This is my blog. It's been going for a couple of years now. I'll keep writing in it from time to time, often for no particular reason.

Thursday, June 08, 2006

Getting excited

Just like the countdown to leaving Australia I am starting to become a bit bi-polar. If anything the factors contributing to the emotional see-saw are more forceful than those when I was first leaving on this adventure. The forces holding me back from travelling are mainly the fact that I will be starting the homeward journey and I will be leaving Heather for an extended period of time.

When I think of Australia, especially my imagined future lifestyle in Brisbane, I envisage waking slowly to warm sunny days with no pressure to be somewhere unless I actually want to be, studying a course that I'm interested in, eating the freshest fruit and vegetables and my super-human home made muesli, warm afternoons on the verandah at Central Avenue, weekends (and weekdays) at Gold Coast or lifting rocks, digging holes and building things with my dad on the farm, then lying on the cool kitchen floor talking to Mum. All the while zipping about in my first child - the Honda. But I also see Australians, a vast generic sea of caucasian Australians, dotted with Chinese, Japanese, Korean, Taiwanese students. I don't see the daily mix of many cultures in a tiny space. Access to other cultures, particularly people who still hold onto their culture will be in very short supply. I'm not one to go to multi-cultural fests, as I said to Lucas to Tracy the other day - those festivals are generally a romanticised exaggerated display of a small part a culture has to offer. I prefer the opportunities to observe people from other countries who aren't advertising their culture. For example, going to the gym Lucas and I are quite often the only white guys in the place, occaisionally there a giant Russian, but generally we are working out with big black guys. Having never known or been around anyone of African descent in Australia - I had never realised what a naturally expressive talkative and extroverted personality so many of them have. Obviously that is a big generalisation, just like the ones that could be made about white English people - plenty of accurate stereotypes there. The people who love to dress themselves up the most and take huge amounts of care with their appearance are more often than not the black British. How this compares to people in African countries I would like to see. Anyway, that was one instance among many in a city like London that people in Australia don't get to observe in daily life and is something I will find difficult to deal with when I am back. One of my favourite things in London is watching how the black women dress, I think it is great, sometimes tacky, but not subtle and boring at least.

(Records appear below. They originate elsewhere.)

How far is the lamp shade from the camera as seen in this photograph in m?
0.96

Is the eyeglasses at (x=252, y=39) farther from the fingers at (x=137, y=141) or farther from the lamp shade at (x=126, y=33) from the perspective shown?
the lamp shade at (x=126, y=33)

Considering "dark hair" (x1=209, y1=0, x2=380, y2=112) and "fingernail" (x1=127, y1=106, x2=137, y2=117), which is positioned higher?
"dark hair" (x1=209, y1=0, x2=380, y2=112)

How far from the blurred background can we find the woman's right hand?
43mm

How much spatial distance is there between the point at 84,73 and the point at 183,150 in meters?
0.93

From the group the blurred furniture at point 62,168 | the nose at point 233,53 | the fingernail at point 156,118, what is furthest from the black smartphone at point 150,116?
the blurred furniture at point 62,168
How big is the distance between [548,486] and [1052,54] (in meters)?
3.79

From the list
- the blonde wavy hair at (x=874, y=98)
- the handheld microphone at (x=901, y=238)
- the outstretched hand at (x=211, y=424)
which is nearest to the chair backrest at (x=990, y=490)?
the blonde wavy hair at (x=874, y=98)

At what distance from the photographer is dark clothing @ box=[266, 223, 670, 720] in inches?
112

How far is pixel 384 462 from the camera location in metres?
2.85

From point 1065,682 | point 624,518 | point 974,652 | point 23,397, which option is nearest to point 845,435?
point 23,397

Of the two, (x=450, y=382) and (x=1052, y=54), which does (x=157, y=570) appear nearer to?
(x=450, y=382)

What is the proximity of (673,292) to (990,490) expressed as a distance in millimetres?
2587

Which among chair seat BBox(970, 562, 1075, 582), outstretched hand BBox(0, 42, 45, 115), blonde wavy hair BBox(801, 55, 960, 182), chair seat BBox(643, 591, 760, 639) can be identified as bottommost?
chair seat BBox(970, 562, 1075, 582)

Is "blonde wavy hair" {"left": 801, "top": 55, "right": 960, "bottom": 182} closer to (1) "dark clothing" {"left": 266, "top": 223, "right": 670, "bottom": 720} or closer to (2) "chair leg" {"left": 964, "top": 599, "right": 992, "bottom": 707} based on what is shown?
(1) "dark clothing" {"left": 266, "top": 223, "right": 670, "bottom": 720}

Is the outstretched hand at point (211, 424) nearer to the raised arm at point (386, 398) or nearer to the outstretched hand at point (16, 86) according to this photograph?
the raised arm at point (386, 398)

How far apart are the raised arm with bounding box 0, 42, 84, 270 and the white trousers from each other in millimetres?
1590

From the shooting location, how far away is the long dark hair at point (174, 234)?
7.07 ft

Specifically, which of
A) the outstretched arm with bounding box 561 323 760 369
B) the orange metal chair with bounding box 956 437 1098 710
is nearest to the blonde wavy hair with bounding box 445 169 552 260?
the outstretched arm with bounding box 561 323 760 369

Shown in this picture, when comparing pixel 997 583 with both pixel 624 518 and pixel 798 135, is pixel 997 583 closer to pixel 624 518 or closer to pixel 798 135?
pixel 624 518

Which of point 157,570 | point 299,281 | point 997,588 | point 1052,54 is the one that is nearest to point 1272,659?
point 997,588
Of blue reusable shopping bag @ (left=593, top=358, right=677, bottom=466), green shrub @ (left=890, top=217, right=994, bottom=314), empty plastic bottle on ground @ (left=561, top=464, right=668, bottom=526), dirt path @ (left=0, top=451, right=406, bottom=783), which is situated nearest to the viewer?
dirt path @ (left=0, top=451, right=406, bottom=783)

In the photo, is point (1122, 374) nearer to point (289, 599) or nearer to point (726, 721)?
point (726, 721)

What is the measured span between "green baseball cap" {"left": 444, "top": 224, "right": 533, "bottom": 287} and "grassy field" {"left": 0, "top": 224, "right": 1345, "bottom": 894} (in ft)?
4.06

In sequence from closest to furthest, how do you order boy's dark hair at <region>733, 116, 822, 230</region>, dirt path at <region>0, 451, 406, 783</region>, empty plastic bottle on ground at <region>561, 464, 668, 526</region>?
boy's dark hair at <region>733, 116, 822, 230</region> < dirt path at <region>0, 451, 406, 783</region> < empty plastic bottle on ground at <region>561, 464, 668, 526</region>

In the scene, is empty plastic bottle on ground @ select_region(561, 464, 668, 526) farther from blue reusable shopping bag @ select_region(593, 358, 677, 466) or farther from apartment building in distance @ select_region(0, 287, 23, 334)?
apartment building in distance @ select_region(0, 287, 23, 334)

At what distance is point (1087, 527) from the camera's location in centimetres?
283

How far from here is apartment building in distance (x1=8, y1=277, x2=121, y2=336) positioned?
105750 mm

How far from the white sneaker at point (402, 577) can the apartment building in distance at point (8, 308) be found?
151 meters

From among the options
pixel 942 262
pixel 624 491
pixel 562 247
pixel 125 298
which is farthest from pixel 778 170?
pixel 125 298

As I said, the other thing making me want to not disappear into the Hindu Kush asap is Heather. I won't bore people with mush, suffice to say that she is my girlfriend and appears to be a reincarnation of Mother Theresa.

Enough of why I don't want to leave just yet! The Hindu Kush has been calling my name for far too long and I am desperate to get on the road. Living the life of a traveller again where everything you own can be carried on your back - sounds cliched but it was a lifestyle that I adored in South America and I still haven't adjusted to the repitition of the same place every day. Nest building and putting down roots is still something far off in my future and I dread the day when I'll spend more than 12 months in the same place without a good six month adventure in between. Quickly other reasons why I can't wait to get going:
- London - sh!thole
- English people (except the ones I like) - sh!t
- Working - sh!t
- English weather - sh!t
- Persia - exciting/cheap/different/unknown to me/possibly dangerous

With my array of audiovisual equipment that I'll be travelling with I'll be sure to take a lot of really bad photos and film quite a lot of my right foot as I walk along, hopefully having no battery in either camera when I need them most. Ideally it'll all get stolen in the first week and I'll break a leg after stepping on a hypodermic needle whilst running to the toilet with amoebic dysentery.

But until then I have three very intense weeks left of work - typing furiously until the clock strikes 5:20pm on Friday 30th June when I will once more be a free man. Today is the calm before the storm - a meeting in one hour will be the first event in a series of meetings and seminars that will occupy me until the last minute. That is assuming of course that the motivation levels stay at a reasonable level - day dreaming of the blue mosque of Mazar-i-sharif is not proving fruitful in this project.

I just hope that I maintain sanity as the competing pressures mount, the final night in Canberra could be repeated - doesn't matter, as long as I make to Chinese at 3am on the 1st July.

2 Comments:

Blogger futureshock101 said...

I'm confused: Where does "pain is weakness leaving the body" fit into all these plans?? After all it was you who taught me this very important lesson and it is this that keeps me from returning to Oz just yet... Anyways sounds like a great plan and I know you are happier now than you have been since South America. Hasta la vida dulce siempre!!!

Tuesday, June 13, 2006 11:33:00 pm

 
Blogger Nick said...

Physical pain is weakness leaving the body. Mental pain is something I can do without - it is probably productive but makes me want to kill everyone. Although I imagine the hunt for Osama will be quite painful at times.